TEXT PASSAGE:
▼

Too many data replication technologies in environment

Question

It is possible to configure remote data replication at many layers of the storage stack. Some examples to explain what I mean by layers:

Physical Volume Layer (TruCopy, SRDF/MirrorView, SnapMirror)
Virtual Server Layer (vReplicator, Veeam)
Logical Volume Layer (VVR, AVS)
Filesystem Layer (Rsync, ZFS Send/Recv)
Application Layer (Data Guard, MySQL/PostgreSQL Replication, AD Replication)

Replication at each layer has a unique value proposition but it would be crazy to use them all. My particular problem is the proliferation of different solutions; I'd like to standardize on one or two solutions in order to keep down license costs, complexity, and expertise requirements.

My question is: ignoring the individual product examples, which layer or combination of layers of replication provide the most value in a typical corporate environment, and which are becoming more valuable?

Possible metrics include ease of administration, availability of expertise, protection from data corruption, recovery time/complexity in a DR scenario, reduction in planned outage windows, application performance, application flexibility, and anything else that might be valuable.

This is a question I encounter often as a system administrator so I would appreciate any advice.

Massimo · Accepted Answer · 2011-05-30T15:02:08.753

Which solution is better suited to a given scenario strongly depends on the applications and data involved, there is no "global" approach that can work everytime, everywhere.

There really are too many different scenarios involved. Some examples:

Active Directory domain controllers are designed to work as a multi-master, replicated, distributed database; and you also need to have local DCs in a WAN setup, because domain-joined Windows machines need to have a DC available in order to work properly. At the same time, with AD you wouldn't benefit at all from having a lower-level replication, at the virtual server layer or at the physical storage layer, as you can't have a DC "mount" a database copied from another one, and you can't either start a cloned DC and expect it to work (don't even try to do that, USN rollback is nasty).
For a file server, the exact opposite is true: while there are application-level replication technologies (DFS in Windows), for big amounts of data a storage-level replication is probably the best approach.
Now, let's say you are using Exchange; recent Exchange systems (2007-2010) are designed with transactional database replication in mind, and this is the only officially supported approach; you actually can copy an Exchange database and mount it on another Exchange server (that's called "database portability"), so storage-level replication could be made to work... but it's a lot more painful, and moving users to such a server requires heavy reconfiguration. Also, while in the two aforementioned scenarios there actually is a point in having local copies of the data in multiple places (AD is needed everywhere, and users in different offices could need to access the same file server data), for Exchange this only makes sense in a disaster-recovery scenario, because in normal operation each user only accesses his/her own mailbox, which can only be active on a single server at a time.

▲

SHORT EXERCISE 1:
Extract the part of the data replication thread from "Logical Volume Layer" up to and including "becoming more valuable?".
The data replication thread and the records have no connection to each other.

INPUT RECORDS:
▼

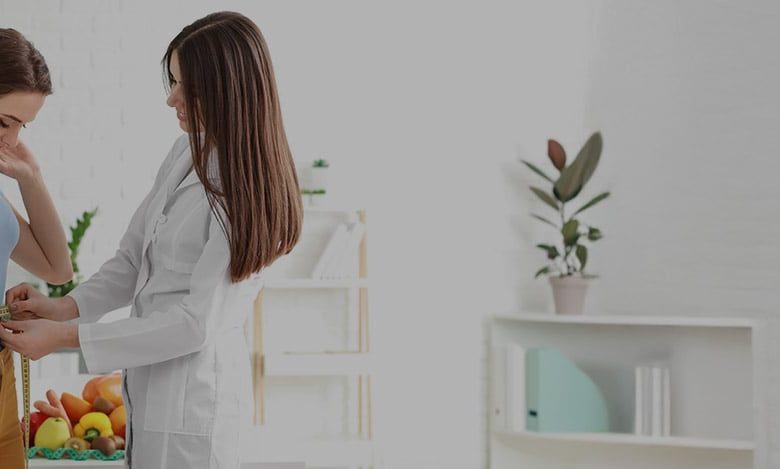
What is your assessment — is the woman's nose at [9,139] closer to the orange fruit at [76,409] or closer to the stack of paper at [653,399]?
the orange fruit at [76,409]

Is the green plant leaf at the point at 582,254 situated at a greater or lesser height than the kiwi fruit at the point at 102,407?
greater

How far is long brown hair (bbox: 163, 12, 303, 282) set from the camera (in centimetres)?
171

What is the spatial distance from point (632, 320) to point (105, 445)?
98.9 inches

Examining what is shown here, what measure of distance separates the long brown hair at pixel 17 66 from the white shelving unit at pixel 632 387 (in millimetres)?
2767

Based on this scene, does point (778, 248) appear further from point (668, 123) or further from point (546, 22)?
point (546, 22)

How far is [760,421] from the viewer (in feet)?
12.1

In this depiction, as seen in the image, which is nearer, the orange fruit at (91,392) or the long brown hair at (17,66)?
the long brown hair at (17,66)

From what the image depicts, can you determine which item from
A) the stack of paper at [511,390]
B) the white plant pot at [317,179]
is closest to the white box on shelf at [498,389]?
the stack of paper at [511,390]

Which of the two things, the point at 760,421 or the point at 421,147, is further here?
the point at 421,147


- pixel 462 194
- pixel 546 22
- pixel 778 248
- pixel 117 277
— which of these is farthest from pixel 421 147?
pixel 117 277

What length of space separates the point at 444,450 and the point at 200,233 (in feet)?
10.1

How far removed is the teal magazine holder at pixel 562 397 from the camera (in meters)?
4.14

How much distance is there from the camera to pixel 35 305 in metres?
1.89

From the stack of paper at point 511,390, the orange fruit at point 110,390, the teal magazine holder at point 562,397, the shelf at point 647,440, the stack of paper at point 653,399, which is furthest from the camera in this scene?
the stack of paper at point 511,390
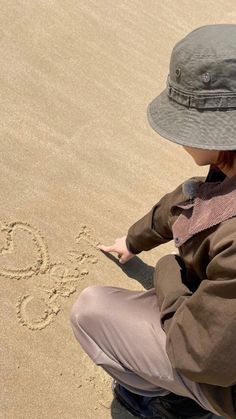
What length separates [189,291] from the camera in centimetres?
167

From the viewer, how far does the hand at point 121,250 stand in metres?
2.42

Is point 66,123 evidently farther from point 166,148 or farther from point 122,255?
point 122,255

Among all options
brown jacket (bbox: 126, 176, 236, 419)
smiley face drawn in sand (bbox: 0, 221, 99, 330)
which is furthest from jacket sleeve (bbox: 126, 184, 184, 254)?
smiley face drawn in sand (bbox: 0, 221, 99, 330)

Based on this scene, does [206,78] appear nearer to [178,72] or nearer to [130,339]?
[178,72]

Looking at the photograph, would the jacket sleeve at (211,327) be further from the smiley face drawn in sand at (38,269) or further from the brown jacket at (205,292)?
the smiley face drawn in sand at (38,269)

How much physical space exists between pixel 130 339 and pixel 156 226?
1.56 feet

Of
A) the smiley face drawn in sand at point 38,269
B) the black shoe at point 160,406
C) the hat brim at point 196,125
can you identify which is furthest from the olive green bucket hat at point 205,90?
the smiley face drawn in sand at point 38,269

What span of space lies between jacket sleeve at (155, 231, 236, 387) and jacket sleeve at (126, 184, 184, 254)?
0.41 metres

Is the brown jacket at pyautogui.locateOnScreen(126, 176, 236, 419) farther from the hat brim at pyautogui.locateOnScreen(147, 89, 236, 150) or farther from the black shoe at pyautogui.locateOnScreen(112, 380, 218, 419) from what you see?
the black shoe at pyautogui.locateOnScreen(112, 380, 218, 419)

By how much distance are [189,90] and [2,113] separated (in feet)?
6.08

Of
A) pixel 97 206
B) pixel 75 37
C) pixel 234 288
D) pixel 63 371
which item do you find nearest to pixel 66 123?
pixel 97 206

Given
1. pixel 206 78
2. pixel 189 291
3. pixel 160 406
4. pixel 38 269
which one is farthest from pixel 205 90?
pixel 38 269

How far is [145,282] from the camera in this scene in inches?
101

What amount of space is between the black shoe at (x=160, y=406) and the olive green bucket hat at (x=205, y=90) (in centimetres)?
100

▲

SHORT EXERCISE 2:
Copy the lines of the records from the line with "By how much" up to and including the last line of the records.

CORRECT RESPONSE 1:
Logical Volume Layer (VVR, AVS)
Filesystem Layer (Rsync, ZFS Send/Recv)
Application Layer (Data Guard, MySQL/PostgreSQL Replication, AD Replication)

Replication at each layer has a unique value proposition but it would be crazy to use them all. My particular problem is the proliferation of different solutions; I'd like to standardize on one or two solutions in order to keep down license costs, complexity, and expertise requirements.

My question is: ignoring the individual product examples, which layer or combination of layers of replication provide the most value in a typical corporate environment, and which are becoming more valuable?

CORRECT RESPONSE 2:
By how much distance are [189,90] and [2,113] separated (in feet)?
6.08

Of
A) pixel 97 206
B) pixel 75 37
C) pixel 234 288
D) pixel 63 371
which item do you find nearest to pixel 66 123?
pixel 97 206

Given
1. pixel 206 78
2. pixel 189 291
3. pixel 160 406
4. pixel 38 269
which one is farthest from pixel 205 90?
pixel 38 269

How far is [145,282] from the camera in this scene in inches?
101

What amount of space is between the black shoe at (x=160, y=406) and the olive green bucket hat at (x=205, y=90) (in centimetres)?
100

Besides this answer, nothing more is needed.